Athanasia Safitri
The Department of Anthropology, CRCS, and ICRS of UGM collaborated to hold a seminar entitled "Islam, Ambiguity, and (In)Tolerance: Anthropological Perspectives from Southeast Asia" on August 14, 2024 with Ismail Fajrie Alatas (Associate Professor of Middle Eastern & Islamic Studies, and History, New York University) and Martin Slama (Senior Researcher in the Austrian Academy of Sciences) as speakers.
Alatas stated that there has been an ongoing project to publish a book on the cases and experiences regarding Islam, ambiguity, and tolerance, of which he and Slama will introduce the topics. In this seminar, he presents existing theories that highlight the development in the anthropology of Islam and Slama elaborates with the perspective from Southeast Asia.
Their main argument lies in the forms of ambiguity in Islam experienced in Southeast Asia which grow along with different interpretations in tolerance leading to both harmony and conflicts. They underline the debates appearing over particular Islamic discourse or practice and whether there is an urgency in offering contemporary discussions and thoughts on Islam, ambiguity, tolerance, and intolerance to the public.
Islam and ambiguity
Alatas started by claiming that anthropology of Islam has expanded the scope of Islamic study to the extent of highlighting the various socio-cultural and economic relations that shape Islam as a living reality. It changes the interpretation of Islamic textual traditions and observes the everyday practice of the religion to understand Muslim life realities. He continued, saying that early anthropologists studied Islam to generate the general theory of religion, mentioning Clifford Geertz, who states in his book Islam Observed (1968) that an anthropological study of Islam is a way to understand the “machinery of faith”.
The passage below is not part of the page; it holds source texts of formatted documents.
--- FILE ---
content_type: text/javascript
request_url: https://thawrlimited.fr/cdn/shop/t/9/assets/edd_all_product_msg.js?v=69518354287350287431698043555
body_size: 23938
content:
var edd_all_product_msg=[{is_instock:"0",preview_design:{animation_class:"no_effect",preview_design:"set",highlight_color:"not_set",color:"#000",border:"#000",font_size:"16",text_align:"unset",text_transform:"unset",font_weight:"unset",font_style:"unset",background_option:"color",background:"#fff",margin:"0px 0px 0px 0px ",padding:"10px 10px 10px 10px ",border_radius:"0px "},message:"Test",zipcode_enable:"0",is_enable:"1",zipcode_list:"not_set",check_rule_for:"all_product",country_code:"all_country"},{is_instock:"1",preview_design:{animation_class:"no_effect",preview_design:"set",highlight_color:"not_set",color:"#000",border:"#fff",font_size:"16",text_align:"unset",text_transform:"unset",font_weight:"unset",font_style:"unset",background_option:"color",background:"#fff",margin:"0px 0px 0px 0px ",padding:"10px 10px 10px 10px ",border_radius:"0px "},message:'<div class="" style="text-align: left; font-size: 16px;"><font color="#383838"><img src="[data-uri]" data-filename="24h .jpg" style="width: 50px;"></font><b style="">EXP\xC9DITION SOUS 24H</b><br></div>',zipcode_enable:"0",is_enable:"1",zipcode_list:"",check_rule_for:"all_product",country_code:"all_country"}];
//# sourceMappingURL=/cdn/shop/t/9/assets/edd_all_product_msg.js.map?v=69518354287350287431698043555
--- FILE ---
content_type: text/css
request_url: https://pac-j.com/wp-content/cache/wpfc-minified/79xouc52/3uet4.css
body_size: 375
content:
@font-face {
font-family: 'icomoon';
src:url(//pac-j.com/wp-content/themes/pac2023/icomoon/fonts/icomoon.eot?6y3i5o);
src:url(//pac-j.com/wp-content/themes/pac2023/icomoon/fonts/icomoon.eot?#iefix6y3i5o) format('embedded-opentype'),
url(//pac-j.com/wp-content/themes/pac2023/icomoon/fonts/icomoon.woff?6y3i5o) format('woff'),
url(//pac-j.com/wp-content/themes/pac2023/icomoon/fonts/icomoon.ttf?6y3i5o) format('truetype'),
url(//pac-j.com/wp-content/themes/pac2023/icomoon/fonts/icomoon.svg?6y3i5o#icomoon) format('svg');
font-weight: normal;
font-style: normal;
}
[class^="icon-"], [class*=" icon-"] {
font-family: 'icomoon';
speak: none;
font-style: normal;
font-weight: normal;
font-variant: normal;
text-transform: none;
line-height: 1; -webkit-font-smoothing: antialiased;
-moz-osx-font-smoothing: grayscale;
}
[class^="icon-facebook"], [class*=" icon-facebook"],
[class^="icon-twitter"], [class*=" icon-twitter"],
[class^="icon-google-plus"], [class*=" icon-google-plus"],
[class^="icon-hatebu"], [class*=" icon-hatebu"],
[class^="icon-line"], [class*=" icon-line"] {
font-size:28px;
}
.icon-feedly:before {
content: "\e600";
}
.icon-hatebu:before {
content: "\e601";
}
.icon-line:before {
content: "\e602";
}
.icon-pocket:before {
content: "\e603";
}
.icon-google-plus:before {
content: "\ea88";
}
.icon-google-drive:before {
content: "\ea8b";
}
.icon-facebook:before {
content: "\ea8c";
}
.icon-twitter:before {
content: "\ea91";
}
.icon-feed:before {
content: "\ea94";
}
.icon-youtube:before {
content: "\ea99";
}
Alatas also remarked that Ernest Gellner in his book Muslim Society (1981) suggests that Islam is a coherent social blueprint which arranges how people should live in society through certain rules and norms which then leads to a stable social structure. These two anthropologists have been criticized for neglecting the way Muslim should represent themselves and practice Islam. One of the critics is Talal Asad in his work Genealogies of Religion (1993) who points out that power creates religion and that Islam must be seen as a continual process which can be developed or changed by institutional relations, authority conditions, as well as political, economic, and social situations.
Alatas then referenced Shahab Ahmed’s What is Islam? (2016) and Thomas Bauer’s A Culture of Ambiguity (2021) which show the importance of contradictions and ambiguity in pre-modern Islamic discourse. Ahmed argues that when exploring interpretations, all contradictions require periods of time for reflection by the believers, while Bauer focuses on how cultural differences produce various responses to ambiguity. Alatas noted that they both describe modernization as a process which increases intolerance, and annihilation of ambiguity.
Adjustment to tolerance and intolerance
Related to the forms of ambiguity in more recent Islamic discourse in Southeast Asia, Slama focused on the practice of Islam in Java. Slama discussed Clifford Geertz’s The Religion of Java (1960) which underlines a colonial perception of Islam in Southeast Asia that has its origins in earlier colonial descriptions in the 19th century. Geertz suggests that there is both tolerance and intolerance that is explicitly attributed to Javanese people, especially among the Javanese upper class called priyayi.
Slama continued by discussing the paradox of tolerance, coined by Karl Popper in his book The Open Society and Its Enemies (1994), which shows that unlimited tolerance must lead to the disappearance of tolerance; in order to encourage the tolerant to be intolerant to those who are intolerant. Islam is regarded as the source of intolerance in Java in two distinct ways: there are Javanese who have become intolerant because of their religious zeal, and there are also Javanese whose intolerance is precisely directed against the former.
Slama then discussed Koentjaraningrat’s interview with the Jakarta Post (1995) wherein he mentioned that the Javanese tolerated accepting the Indonesian language (Malay at that time) as the national language despite the fact Javanese is spoken by the majority and used in the most ancient literature in Indonesia. However, he also indicated that many tolerance practices in Java have negative side effects as in the values of gotong royong (mutual benefits), solidarity and kekeluargaan (family spirit) which are good but can also make people less independent since they rely so much on others’ assistance. He continued that a society characterized by strong social hierarchies and authoritarianism may exhibit high levels of tolerance.
Primordialism in Islam has shown ambiguity which can be domesticated to avoid modernization. Today’s challenge appears in the perception that Islam is not actually ambiguous but that people may have tolerance and intolerance to this ambiguity of Islamic teachings. Furthermore, both researchers suggest that the study of Islam needs to study everyday practice since ambiguity can be only seen and experienced at the grassroot level, leaving the elite to remain coherent. Further studies must return to the roots of Islamic studies while exploring this ambiguity and contradiction.